--- Begin Task input ---
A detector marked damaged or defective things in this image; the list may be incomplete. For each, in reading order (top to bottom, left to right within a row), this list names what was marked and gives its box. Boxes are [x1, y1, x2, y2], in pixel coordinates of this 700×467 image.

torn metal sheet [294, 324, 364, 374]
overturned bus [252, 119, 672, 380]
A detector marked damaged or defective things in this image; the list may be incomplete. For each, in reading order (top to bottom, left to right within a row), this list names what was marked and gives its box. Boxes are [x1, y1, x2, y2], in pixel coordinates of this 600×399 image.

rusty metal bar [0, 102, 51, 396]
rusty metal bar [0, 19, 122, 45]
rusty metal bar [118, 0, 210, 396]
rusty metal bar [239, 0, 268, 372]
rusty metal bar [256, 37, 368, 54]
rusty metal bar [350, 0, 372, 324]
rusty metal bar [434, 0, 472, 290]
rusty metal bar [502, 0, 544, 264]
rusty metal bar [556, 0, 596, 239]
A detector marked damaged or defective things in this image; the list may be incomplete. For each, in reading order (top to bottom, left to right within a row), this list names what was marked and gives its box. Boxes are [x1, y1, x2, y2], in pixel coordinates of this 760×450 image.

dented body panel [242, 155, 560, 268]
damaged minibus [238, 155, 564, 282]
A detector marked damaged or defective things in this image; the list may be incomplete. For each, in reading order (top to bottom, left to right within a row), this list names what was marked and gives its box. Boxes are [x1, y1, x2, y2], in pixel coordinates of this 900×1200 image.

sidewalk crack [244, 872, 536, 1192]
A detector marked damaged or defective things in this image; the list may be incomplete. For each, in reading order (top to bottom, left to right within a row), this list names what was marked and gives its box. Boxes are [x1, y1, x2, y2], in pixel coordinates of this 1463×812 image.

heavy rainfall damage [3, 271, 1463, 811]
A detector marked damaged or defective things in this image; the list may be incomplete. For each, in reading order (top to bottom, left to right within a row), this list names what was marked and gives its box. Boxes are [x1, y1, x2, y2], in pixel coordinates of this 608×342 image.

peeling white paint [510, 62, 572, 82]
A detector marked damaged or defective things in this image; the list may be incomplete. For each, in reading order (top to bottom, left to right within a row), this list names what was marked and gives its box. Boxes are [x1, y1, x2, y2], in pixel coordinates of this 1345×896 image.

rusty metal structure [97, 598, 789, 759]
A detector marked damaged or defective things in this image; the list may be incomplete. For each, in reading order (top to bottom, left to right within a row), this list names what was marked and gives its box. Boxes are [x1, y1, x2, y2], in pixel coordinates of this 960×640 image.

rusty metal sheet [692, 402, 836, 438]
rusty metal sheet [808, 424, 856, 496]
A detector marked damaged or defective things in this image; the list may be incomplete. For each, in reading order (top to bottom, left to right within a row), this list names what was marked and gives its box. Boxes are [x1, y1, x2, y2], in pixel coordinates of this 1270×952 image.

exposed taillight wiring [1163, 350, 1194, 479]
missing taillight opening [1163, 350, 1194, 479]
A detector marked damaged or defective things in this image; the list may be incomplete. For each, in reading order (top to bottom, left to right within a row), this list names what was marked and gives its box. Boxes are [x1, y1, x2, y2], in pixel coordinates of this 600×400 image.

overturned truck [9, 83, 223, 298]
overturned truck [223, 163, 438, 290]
--- End Task input ---
Required work> Render the records above as a two-column CSV with the header columns "record_text" and "record_answer," one row per record. Put each record's text and its answer in one double-quoted field each, replacing any line breaks with spaces.

Task solution>
record_text,record_answer
"A detector marked damaged or defective things in this image; the list may be incomplete. For each, in reading order (top to bottom, left to right within a row), this list names what was marked and gives its box. Boxes are [x1, y1, x2, y2], in pixel coordinates of this 700×467 image.","torn metal sheet [294, 324, 364, 374] overturned bus [252, 119, 672, 380]"
"A detector marked damaged or defective things in this image; the list may be incomplete. For each, in reading order (top to bottom, left to right within a row), this list names what was marked and gives its box. Boxes are [x1, y1, x2, y2], in pixel coordinates of this 600×399 image.","rusty metal bar [0, 102, 51, 396] rusty metal bar [0, 19, 122, 45] rusty metal bar [118, 0, 210, 396] rusty metal bar [239, 0, 268, 372] rusty metal bar [256, 37, 368, 54] rusty metal bar [350, 0, 372, 324] rusty metal bar [434, 0, 472, 290] rusty metal bar [502, 0, 544, 264] rusty metal bar [556, 0, 596, 239]"
"A detector marked damaged or defective things in this image; the list may be incomplete. For each, in reading order (top to bottom, left to right within a row), this list names what was marked and gives its box. Boxes are [x1, y1, x2, y2], in pixel coordinates of this 760×450 image.","dented body panel [242, 155, 560, 268] damaged minibus [238, 155, 564, 282]"
"A detector marked damaged or defective things in this image; the list may be incomplete. For each, in reading order (top to bottom, left to right within a row), this list names what was marked and gives its box. Boxes are [x1, y1, x2, y2], in pixel coordinates of this 900×1200 image.","sidewalk crack [244, 872, 536, 1192]"
"A detector marked damaged or defective things in this image; the list may be incomplete. For each, in reading order (top to bottom, left to right within a row), this list names what was marked and gives its box. Boxes are [x1, y1, x2, y2], in pixel coordinates of this 1463×812 image.","heavy rainfall damage [3, 271, 1463, 811]"
"A detector marked damaged or defective things in this image; the list may be incomplete. For each, in reading order (top to bottom, left to right within a row), this list names what was marked and gives its box. Boxes are [x1, y1, x2, y2], in pixel coordinates of this 608×342 image.","peeling white paint [510, 62, 572, 82]"
"A detector marked damaged or defective things in this image; the list may be incomplete. For each, in reading order (top to bottom, left to right within a row), this list names what was marked and gives its box. Boxes are [x1, y1, x2, y2], in pixel coordinates of this 1345×896 image.","rusty metal structure [97, 598, 789, 759]"
"A detector marked damaged or defective things in this image; the list may be incomplete. For each, in reading order (top to bottom, left to right within a row), this list names what was marked and gives its box. Boxes are [x1, y1, x2, y2], in pixel coordinates of this 960×640 image.","rusty metal sheet [692, 402, 836, 438] rusty metal sheet [808, 424, 856, 496]"
"A detector marked damaged or defective things in this image; the list may be incomplete. For each, in reading order (top to bottom, left to right within a row), this list names what was marked and gives its box. Boxes are [x1, y1, x2, y2], in pixel coordinates of this 1270×952 image.","exposed taillight wiring [1163, 350, 1194, 479] missing taillight opening [1163, 350, 1194, 479]"
"A detector marked damaged or defective things in this image; the list may be incomplete. For each, in reading order (top to bottom, left to right within a row), this list names what was marked and gives its box. Boxes are [x1, y1, x2, y2], in pixel coordinates of this 600×400 image.","overturned truck [9, 83, 223, 298] overturned truck [223, 163, 438, 290]"